*Provided information*
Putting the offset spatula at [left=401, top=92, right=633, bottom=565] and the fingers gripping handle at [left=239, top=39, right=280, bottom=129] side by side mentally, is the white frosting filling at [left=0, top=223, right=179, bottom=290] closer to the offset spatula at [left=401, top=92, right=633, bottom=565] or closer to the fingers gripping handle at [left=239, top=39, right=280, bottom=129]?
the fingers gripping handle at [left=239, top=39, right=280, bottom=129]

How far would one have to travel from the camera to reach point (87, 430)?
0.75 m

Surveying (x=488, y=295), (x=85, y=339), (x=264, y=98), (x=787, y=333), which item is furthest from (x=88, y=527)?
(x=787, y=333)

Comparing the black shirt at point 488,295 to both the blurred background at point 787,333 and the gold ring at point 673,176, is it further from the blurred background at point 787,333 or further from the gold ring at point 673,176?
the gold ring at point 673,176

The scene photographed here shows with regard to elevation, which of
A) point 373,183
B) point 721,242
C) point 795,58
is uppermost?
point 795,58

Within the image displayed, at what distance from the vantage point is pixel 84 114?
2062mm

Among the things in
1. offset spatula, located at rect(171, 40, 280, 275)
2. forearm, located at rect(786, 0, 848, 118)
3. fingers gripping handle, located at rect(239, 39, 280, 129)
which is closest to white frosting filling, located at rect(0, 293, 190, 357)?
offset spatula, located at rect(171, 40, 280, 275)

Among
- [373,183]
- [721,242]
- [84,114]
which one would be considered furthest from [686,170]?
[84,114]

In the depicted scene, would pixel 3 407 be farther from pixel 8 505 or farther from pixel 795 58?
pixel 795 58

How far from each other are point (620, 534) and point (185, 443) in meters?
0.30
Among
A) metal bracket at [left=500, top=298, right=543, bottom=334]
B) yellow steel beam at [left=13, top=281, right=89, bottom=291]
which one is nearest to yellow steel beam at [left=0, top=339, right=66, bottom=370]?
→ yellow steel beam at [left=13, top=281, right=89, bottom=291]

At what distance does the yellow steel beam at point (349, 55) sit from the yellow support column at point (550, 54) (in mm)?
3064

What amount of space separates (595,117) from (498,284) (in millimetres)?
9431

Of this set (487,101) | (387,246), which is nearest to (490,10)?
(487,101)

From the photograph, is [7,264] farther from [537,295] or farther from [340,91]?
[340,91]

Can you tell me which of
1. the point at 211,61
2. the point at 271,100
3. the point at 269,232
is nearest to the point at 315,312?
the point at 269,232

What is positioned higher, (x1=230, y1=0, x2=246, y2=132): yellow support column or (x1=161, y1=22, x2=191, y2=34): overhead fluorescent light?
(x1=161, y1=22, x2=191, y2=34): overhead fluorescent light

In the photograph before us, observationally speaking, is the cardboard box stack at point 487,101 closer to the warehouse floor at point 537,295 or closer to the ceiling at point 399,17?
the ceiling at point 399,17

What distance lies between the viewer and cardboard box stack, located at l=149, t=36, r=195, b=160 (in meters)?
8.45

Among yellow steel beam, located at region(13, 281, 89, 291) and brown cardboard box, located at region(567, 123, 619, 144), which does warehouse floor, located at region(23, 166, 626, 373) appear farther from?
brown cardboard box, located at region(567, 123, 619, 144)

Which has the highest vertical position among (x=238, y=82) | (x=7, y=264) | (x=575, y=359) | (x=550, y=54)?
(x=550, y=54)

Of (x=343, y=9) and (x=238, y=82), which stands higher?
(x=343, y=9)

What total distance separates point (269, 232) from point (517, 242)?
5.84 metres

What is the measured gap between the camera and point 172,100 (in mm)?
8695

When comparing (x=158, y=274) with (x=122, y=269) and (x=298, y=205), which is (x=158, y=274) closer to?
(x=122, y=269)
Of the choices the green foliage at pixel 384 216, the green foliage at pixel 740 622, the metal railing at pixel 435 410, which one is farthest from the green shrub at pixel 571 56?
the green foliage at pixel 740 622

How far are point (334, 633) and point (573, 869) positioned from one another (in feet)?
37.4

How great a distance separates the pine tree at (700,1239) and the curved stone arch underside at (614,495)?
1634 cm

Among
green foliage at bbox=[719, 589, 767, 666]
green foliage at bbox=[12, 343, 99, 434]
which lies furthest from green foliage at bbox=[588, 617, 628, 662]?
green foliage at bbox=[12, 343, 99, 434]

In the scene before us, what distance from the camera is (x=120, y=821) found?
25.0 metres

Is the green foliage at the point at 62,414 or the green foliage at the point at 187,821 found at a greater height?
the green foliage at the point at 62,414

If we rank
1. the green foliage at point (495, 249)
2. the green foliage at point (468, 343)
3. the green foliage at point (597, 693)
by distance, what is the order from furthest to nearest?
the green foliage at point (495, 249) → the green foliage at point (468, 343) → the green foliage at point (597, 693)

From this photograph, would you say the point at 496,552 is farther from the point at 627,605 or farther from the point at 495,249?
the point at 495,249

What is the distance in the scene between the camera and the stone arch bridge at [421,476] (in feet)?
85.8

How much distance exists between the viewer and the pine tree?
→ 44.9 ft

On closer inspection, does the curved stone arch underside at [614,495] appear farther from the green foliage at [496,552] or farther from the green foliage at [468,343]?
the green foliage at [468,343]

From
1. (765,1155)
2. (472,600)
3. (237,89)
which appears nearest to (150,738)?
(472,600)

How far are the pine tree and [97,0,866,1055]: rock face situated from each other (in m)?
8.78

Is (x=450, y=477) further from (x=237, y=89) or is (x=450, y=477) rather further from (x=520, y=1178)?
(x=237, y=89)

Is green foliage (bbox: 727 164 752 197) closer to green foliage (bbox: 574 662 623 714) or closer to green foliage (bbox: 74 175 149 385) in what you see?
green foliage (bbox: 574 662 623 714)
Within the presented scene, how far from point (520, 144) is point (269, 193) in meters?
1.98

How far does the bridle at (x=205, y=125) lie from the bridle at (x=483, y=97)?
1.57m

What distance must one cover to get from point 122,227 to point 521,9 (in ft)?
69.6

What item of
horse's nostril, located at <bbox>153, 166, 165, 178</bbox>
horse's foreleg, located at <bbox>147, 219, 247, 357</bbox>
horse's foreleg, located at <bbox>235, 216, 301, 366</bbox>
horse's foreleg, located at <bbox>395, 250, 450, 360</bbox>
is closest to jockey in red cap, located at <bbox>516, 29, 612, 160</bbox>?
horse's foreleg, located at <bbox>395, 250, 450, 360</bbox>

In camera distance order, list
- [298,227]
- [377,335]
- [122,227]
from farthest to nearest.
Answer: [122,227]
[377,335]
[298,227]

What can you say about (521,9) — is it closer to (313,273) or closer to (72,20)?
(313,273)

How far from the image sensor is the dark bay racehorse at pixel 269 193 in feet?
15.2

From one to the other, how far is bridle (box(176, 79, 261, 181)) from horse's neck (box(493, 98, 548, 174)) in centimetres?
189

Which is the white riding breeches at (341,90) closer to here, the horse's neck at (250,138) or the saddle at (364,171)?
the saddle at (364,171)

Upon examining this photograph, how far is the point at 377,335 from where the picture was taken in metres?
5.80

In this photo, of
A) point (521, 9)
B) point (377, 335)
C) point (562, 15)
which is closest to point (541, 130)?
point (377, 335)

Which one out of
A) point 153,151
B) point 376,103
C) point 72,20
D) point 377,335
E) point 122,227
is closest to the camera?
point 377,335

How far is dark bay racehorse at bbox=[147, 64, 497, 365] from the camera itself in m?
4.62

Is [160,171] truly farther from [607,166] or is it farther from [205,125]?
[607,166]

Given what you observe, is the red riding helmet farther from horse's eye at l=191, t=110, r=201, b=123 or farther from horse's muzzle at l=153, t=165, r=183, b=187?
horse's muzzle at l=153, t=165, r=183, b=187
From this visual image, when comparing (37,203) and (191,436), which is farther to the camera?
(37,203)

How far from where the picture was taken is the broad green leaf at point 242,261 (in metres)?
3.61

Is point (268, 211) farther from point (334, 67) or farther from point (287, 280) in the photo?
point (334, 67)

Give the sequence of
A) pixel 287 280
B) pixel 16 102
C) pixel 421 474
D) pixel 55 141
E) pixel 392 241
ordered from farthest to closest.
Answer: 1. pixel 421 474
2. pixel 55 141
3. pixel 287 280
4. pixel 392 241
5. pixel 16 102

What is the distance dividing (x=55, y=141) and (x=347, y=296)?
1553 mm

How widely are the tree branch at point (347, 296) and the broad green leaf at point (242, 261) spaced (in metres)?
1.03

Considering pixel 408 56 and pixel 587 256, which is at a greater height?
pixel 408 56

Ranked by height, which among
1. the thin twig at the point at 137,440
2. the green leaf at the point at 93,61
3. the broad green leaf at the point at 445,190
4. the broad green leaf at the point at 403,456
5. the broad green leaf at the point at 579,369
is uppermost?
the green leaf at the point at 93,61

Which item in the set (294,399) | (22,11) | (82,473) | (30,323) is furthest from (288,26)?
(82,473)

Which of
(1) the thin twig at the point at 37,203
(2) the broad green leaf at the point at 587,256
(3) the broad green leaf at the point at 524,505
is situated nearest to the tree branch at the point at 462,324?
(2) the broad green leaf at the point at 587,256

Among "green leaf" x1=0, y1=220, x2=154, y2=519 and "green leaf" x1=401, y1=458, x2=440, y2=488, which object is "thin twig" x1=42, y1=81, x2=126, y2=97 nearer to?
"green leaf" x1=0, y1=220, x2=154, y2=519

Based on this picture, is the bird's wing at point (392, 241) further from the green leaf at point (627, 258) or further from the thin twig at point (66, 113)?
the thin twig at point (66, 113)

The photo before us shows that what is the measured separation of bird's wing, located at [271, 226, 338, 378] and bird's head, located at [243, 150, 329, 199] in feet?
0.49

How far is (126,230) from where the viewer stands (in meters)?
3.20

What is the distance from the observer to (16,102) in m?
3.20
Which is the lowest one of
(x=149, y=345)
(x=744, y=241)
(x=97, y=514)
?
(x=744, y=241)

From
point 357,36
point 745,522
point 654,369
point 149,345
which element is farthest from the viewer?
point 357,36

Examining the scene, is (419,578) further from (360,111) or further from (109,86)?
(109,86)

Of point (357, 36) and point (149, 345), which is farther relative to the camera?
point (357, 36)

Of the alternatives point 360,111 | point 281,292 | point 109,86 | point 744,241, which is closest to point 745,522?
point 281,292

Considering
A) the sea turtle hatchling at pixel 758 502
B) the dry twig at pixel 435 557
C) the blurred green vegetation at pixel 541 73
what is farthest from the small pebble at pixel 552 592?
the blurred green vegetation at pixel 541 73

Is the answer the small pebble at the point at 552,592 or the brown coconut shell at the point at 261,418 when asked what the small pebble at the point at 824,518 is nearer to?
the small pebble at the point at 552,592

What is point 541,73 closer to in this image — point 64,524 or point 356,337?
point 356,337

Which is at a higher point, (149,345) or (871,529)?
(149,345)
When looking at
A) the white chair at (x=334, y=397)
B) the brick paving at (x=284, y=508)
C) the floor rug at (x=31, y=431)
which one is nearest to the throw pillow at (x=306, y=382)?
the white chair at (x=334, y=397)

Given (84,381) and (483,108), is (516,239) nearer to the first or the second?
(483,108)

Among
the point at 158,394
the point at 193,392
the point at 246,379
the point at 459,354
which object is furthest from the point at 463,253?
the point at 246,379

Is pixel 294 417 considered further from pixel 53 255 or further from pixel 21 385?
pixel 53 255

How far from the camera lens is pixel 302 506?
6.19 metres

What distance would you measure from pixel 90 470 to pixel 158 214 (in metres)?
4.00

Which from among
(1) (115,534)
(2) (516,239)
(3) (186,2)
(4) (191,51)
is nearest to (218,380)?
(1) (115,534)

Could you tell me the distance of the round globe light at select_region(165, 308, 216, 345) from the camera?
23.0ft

*Set problem*
List each line of the records above as a numbered list, from the line with "What is point" through the end of the records, leaving out blank lines.

*Exercise result*
1. What is point 541,73 closer to in this image — point 64,524 or point 356,337?
2. point 356,337
3. Which is at a higher point, (149,345) or (871,529)?
4. (149,345)
5. When looking at
6. A) the white chair at (x=334, y=397)
7. B) the brick paving at (x=284, y=508)
8. C) the floor rug at (x=31, y=431)
9. which one is nearest to the throw pillow at (x=306, y=382)?
10. the white chair at (x=334, y=397)
11. Given (84,381) and (483,108), is (516,239) nearer to the first or the second?
12. (483,108)
13. Among
14. the point at 158,394
15. the point at 193,392
16. the point at 246,379
17. the point at 459,354
18. which object is furthest from the point at 463,253?
19. the point at 246,379
20. Is pixel 294 417 considered further from pixel 53 255 or further from pixel 21 385?
21. pixel 53 255
22. How far from the camera lens is pixel 302 506?
23. 6.19 metres
24. What distance would you measure from pixel 90 470 to pixel 158 214 (in metres)?
25. 4.00
26. Which from among
27. (1) (115,534)
28. (2) (516,239)
29. (3) (186,2)
30. (4) (191,51)
31. is nearest to (218,380)?
32. (1) (115,534)
33. Could you tell me the distance of the round globe light at select_region(165, 308, 216, 345) from the camera?
34. 23.0ft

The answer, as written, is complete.